(Required work) Quote the part of the data below that opens with the line containing "I have these" and closes with the line containing "7520 millimetres", both of those lines included.

(A block of data)
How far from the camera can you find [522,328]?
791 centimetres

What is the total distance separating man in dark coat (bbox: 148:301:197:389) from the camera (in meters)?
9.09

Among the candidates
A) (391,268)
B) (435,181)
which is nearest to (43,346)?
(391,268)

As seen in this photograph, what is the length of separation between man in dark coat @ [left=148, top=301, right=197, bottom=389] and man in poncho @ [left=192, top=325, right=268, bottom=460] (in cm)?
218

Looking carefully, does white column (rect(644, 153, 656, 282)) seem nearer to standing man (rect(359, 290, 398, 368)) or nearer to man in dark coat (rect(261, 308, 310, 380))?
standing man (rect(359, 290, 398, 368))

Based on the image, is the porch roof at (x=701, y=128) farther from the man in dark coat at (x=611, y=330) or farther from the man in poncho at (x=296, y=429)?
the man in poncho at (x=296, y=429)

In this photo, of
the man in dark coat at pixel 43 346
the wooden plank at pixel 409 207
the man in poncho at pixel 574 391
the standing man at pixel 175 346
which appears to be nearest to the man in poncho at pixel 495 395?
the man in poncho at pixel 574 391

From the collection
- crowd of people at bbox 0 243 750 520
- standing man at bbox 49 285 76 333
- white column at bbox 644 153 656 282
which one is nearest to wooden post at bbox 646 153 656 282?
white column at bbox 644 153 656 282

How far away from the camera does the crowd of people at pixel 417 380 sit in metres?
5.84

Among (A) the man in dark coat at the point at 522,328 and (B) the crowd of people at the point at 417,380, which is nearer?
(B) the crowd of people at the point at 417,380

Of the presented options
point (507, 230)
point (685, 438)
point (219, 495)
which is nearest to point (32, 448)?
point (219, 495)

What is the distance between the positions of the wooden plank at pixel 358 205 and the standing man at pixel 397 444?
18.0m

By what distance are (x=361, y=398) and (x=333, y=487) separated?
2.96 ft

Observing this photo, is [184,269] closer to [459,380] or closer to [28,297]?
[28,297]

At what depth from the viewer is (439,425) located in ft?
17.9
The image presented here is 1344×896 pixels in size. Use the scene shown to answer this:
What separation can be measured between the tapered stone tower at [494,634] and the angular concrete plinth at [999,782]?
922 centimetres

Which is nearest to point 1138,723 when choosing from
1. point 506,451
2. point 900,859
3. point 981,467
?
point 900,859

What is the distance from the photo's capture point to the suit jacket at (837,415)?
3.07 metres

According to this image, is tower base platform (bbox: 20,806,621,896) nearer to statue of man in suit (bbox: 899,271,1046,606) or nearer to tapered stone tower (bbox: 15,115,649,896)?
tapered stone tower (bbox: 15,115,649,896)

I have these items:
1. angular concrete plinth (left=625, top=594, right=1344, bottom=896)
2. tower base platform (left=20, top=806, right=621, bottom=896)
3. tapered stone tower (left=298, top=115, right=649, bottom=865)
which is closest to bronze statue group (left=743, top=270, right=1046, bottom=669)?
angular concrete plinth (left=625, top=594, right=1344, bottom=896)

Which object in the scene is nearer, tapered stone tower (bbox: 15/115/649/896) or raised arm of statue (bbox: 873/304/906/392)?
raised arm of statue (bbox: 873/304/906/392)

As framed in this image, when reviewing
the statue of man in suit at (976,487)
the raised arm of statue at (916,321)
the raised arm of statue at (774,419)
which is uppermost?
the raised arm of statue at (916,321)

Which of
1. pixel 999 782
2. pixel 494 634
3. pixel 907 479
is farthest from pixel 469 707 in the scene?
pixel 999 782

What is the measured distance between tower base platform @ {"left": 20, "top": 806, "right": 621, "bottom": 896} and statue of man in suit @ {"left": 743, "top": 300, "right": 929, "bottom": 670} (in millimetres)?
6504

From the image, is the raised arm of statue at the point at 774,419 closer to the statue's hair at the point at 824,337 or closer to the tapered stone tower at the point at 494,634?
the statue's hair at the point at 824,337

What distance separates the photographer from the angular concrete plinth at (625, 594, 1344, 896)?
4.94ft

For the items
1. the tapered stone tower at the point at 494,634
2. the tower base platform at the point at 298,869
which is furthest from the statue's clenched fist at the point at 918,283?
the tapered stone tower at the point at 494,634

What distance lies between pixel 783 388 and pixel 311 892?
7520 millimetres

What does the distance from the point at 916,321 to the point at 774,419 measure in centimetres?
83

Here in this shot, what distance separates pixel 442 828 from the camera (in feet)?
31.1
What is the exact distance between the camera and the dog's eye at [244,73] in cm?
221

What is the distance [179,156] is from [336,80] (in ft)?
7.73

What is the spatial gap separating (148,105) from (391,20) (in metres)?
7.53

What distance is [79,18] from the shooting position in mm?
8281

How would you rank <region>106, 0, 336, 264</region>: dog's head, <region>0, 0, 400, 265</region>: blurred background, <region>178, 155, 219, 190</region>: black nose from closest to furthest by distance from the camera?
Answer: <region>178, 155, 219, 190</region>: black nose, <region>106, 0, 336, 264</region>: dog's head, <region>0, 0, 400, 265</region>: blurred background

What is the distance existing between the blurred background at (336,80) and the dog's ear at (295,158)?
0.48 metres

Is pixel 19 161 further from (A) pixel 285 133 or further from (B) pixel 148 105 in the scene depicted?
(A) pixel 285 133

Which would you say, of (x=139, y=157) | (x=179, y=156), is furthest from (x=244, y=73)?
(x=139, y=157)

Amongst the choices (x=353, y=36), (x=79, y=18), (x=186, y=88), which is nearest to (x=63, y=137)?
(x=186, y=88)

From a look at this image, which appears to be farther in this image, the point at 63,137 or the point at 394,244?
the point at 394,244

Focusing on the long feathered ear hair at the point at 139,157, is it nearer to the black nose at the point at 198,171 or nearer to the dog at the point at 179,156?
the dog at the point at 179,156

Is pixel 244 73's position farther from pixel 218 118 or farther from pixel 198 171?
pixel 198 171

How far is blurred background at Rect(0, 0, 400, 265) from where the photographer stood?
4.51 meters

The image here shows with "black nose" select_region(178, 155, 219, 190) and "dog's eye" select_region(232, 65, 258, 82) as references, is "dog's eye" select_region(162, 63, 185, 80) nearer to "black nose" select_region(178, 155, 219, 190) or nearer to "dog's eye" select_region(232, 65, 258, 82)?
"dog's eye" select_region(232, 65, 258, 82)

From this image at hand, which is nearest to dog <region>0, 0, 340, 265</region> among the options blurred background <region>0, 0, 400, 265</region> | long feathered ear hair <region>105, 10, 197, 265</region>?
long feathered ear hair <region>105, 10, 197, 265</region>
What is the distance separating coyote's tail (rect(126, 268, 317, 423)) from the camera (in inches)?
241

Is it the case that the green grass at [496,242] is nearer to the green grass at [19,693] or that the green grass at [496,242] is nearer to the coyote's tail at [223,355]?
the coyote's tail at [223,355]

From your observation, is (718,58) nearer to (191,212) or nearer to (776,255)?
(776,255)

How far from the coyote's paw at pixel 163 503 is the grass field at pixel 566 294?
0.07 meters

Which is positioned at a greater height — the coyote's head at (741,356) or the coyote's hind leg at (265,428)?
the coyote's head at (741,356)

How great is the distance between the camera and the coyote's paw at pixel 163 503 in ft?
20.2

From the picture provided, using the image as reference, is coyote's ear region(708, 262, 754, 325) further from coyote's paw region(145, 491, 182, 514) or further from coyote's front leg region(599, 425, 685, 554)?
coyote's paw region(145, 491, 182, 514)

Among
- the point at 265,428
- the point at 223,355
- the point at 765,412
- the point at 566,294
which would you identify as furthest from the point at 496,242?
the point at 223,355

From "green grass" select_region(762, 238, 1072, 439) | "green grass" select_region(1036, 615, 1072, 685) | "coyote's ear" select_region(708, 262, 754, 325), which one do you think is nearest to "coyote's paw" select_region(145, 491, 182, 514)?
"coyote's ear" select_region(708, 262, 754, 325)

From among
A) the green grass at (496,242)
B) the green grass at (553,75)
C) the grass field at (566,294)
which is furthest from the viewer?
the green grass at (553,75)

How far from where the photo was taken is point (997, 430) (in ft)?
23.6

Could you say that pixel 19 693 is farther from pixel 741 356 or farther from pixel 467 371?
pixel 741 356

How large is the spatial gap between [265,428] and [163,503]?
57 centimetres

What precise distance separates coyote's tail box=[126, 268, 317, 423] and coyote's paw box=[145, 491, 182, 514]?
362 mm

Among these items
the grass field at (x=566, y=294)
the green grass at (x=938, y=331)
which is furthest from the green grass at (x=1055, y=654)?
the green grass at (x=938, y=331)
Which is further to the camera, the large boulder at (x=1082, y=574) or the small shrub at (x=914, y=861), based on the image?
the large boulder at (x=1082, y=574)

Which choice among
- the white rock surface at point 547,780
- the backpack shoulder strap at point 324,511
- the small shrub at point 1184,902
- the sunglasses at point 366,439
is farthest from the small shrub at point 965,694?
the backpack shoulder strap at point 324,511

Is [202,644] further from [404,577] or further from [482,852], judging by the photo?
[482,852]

(Answer to the task)
I have these items:
1. angular concrete plinth (left=625, top=594, right=1344, bottom=896)
2. tower base platform (left=20, top=806, right=621, bottom=896)
3. tapered stone tower (left=298, top=115, right=649, bottom=865)
which is closest to bronze statue group (left=743, top=270, right=1046, bottom=669)?
angular concrete plinth (left=625, top=594, right=1344, bottom=896)

Which object in the scene is nearer, tapered stone tower (bbox: 15/115/649/896) or raised arm of statue (bbox: 873/304/906/392)?
raised arm of statue (bbox: 873/304/906/392)

As framed in this image, when reviewing
the statue of man in suit at (976,487)
the raised arm of statue at (916,321)
the raised arm of statue at (774,419)
which is uppermost?
the raised arm of statue at (916,321)

Which of
1. pixel 999 782
2. pixel 494 634
3. pixel 907 479
is farthest from pixel 469 707 in the scene?
pixel 999 782

What is the measured distance between tower base platform @ {"left": 20, "top": 806, "right": 621, "bottom": 896} and statue of man in suit @ {"left": 743, "top": 300, "right": 929, "bottom": 670} (in millimetres)?
6504

From the image, is the raised arm of statue at the point at 774,419 closer to the statue's hair at the point at 824,337 or closer to the tapered stone tower at the point at 494,634?
the statue's hair at the point at 824,337

What distance separates the photographer from the angular concrete plinth at (625, 594, 1344, 896)?
4.94ft

For the items
1. the tapered stone tower at the point at 494,634
2. the tower base platform at the point at 298,869
which is furthest from the statue's clenched fist at the point at 918,283?
the tapered stone tower at the point at 494,634

What distance lies between pixel 783 388 and pixel 311 892?
7520 millimetres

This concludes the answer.